Segment Open
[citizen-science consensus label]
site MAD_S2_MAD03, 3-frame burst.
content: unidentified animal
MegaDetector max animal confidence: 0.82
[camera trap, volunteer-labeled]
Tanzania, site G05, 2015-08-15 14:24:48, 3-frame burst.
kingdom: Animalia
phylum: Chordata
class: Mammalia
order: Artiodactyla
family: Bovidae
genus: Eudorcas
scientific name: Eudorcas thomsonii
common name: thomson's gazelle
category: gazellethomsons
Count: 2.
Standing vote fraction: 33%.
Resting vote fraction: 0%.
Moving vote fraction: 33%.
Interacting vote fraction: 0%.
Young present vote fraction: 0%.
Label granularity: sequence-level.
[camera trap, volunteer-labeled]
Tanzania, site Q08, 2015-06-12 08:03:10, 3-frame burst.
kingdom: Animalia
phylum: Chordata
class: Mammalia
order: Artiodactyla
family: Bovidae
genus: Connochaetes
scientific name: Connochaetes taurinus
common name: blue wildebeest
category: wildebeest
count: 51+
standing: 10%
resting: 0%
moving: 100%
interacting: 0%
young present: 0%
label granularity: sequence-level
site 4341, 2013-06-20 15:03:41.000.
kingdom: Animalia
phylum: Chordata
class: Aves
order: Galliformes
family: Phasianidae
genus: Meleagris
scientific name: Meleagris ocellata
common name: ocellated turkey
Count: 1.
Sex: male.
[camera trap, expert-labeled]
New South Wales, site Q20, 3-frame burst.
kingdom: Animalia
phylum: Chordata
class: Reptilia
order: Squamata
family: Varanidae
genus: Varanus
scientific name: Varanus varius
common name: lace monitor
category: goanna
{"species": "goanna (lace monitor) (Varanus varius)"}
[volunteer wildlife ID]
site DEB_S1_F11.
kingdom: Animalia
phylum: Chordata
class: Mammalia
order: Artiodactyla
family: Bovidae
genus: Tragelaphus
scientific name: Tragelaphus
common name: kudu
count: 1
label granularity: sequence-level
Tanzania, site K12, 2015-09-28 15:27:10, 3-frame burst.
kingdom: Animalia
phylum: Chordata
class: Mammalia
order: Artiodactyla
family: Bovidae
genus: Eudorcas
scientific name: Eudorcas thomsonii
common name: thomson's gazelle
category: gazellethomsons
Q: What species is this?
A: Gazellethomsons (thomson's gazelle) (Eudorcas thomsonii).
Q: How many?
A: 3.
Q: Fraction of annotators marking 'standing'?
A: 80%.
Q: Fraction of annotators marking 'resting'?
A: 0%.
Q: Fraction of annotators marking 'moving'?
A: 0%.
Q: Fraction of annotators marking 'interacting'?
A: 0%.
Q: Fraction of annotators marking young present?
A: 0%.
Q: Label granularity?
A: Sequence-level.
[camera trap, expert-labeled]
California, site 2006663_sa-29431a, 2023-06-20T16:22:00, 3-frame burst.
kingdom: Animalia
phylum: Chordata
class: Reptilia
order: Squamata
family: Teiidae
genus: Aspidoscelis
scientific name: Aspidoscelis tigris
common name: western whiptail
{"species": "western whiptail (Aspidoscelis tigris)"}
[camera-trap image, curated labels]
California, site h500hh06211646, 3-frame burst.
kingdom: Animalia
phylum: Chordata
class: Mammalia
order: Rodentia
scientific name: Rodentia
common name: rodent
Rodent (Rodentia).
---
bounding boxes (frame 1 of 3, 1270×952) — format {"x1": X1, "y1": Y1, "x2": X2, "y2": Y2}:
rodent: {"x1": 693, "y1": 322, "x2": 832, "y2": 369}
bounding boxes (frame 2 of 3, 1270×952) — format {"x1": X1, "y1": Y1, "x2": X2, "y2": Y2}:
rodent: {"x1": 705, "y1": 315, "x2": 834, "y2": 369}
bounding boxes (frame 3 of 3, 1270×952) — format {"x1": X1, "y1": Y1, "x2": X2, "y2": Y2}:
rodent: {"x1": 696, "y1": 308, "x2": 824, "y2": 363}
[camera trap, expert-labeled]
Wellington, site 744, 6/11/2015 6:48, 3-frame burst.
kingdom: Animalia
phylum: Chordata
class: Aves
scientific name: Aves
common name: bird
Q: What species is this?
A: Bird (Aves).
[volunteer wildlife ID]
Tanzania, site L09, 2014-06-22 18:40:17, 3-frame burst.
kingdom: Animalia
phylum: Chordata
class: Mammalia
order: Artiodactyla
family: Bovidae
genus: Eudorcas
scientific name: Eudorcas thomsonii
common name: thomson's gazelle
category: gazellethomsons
Segment Closed
_Task description_
Give back the entire listing above, matching every line exactly.

_Exercise response_
[citizen-science consensus label]
site MAD_S2_MAD03, 3-frame burst.
content: unidentified animal
MegaDetector max animal confidence: 0.82
[camera trap, volunteer-labeled]
Tanzania, site G05, 2015-08-15 14:24:48, 3-frame burst.
kingdom: Animalia
phylum: Chordata
class: Mammalia
order: Artiodactyla
family: Bovidae
genus: Eudorcas
scientific name: Eudorcas thomsonii
common name: thomson's gazelle
category: gazellethomsons
Count: 2.
Standing vote fraction: 33%.
Resting vote fraction: 0%.
Moving vote fraction: 33%.
Interacting vote fraction: 0%.
Young present vote fraction: 0%.
Label granularity: sequence-level.
[camera trap, volunteer-labeled]
Tanzania, site Q08, 2015-06-12 08:03:10, 3-frame burst.
kingdom: Animalia
phylum: Chordata
class: Mammalia
order: Artiodactyla
family: Bovidae
genus: Connochaetes
scientific name: Connochaetes taurinus
common name: blue wildebeest
category: wildebeest
count: 51+
standing: 10%
resting: 0%
moving: 100%
interacting: 0%
young present: 0%
label granularity: sequence-level
site 4341, 2013-06-20 15:03:41.000.
kingdom: Animalia
phylum: Chordata
class: Aves
order: Galliformes
family: Phasianidae
genus: Meleagris
scientific name: Meleagris ocellata
common name: ocellated turkey
Count: 1.
Sex: male.
[camera trap, expert-labeled]
New South Wales, site Q20, 3-frame burst.
kingdom: Animalia
phylum: Chordata
class: Reptilia
order: Squamata
family: Varanidae
genus: Varanus
scientific name: Varanus varius
common name: lace monitor
category: goanna
{"species": "goanna (lace monitor) (Varanus varius)"}
[volunteer wildlife ID]
site DEB_S1_F11.
kingdom: Animalia
phylum: Chordata
class: Mammalia
order: Artiodactyla
family: Bovidae
genus: Tragelaphus
scientific name: Tragelaphus
common name: kudu
count: 1
label granularity: sequence-level
Tanzania, site K12, 2015-09-28 15:27:10, 3-frame burst.
kingdom: Animalia
phylum: Chordata
class: Mammalia
order: Artiodactyla
family: Bovidae
genus: Eudorcas
scientific name: Eudorcas thomsonii
common name: thomson's gazelle
category: gazellethomsons
Q: What species is this?
A: Gazellethomsons (thomson's gazelle) (Eudorcas thomsonii).
Q: How many?
A: 3.
Q: Fraction of annotators marking 'standing'?
A: 80%.
Q: Fraction of annotators marking 'resting'?
A: 0%.
Q: Fraction of annotators marking 'moving'?
A: 0%.
Q: Fraction of annotators marking 'interacting'?
A: 0%.
Q: Fraction of annotators marking young present?
A: 0%.
Q: Label granularity?
A: Sequence-level.
[camera trap, expert-labeled]
California, site 2006663_sa-29431a, 2023-06-20T16:22:00, 3-frame burst.
kingdom: Animalia
phylum: Chordata
class: Reptilia
order: Squamata
family: Teiidae
genus: Aspidoscelis
scientific name: Aspidoscelis tigris
common name: western whiptail
{"species": "western whiptail (Aspidoscelis tigris)"}
[camera-trap image, curated labels]
California, site h500hh06211646, 3-frame burst.
kingdom: Animalia
phylum: Chordata
class: Mammalia
order: Rodentia
scientific name: Rodentia
common name: rodent
Rodent (Rodentia).
---
bounding boxes (frame 1 of 3, 1270×952) — format {"x1": X1, "y1": Y1, "x2": X2, "y2": Y2}:
rodent: {"x1": 693, "y1": 322, "x2": 832, "y2": 369}
bounding boxes (frame 2 of 3, 1270×952) — format {"x1": X1, "y1": Y1, "x2": X2, "y2": Y2}:
rodent: {"x1": 705, "y1": 315, "x2": 834, "y2": 369}
bounding boxes (frame 3 of 3, 1270×952) — format {"x1": X1, "y1": Y1, "x2": X2, "y2": Y2}:
rodent: {"x1": 696, "y1": 308, "x2": 824, "y2": 363}
[camera trap, expert-labeled]
Wellington, site 744, 6/11/2015 6:48, 3-frame burst.
kingdom: Animalia
phylum: Chordata
class: Aves
scientific name: Aves
common name: bird
Q: What species is this?
A: Bird (Aves).
[volunteer wildlife ID]
Tanzania, site L09, 2014-06-22 18:40:17, 3-frame burst.
kingdom: Animalia
phylum: Chordata
class: Mammalia
order: Artiodactyla
family: Bovidae
genus: Eudorcas
scientific name: Eudorcas thomsonii
common name: thomson's gazelle
category: gazellethomsons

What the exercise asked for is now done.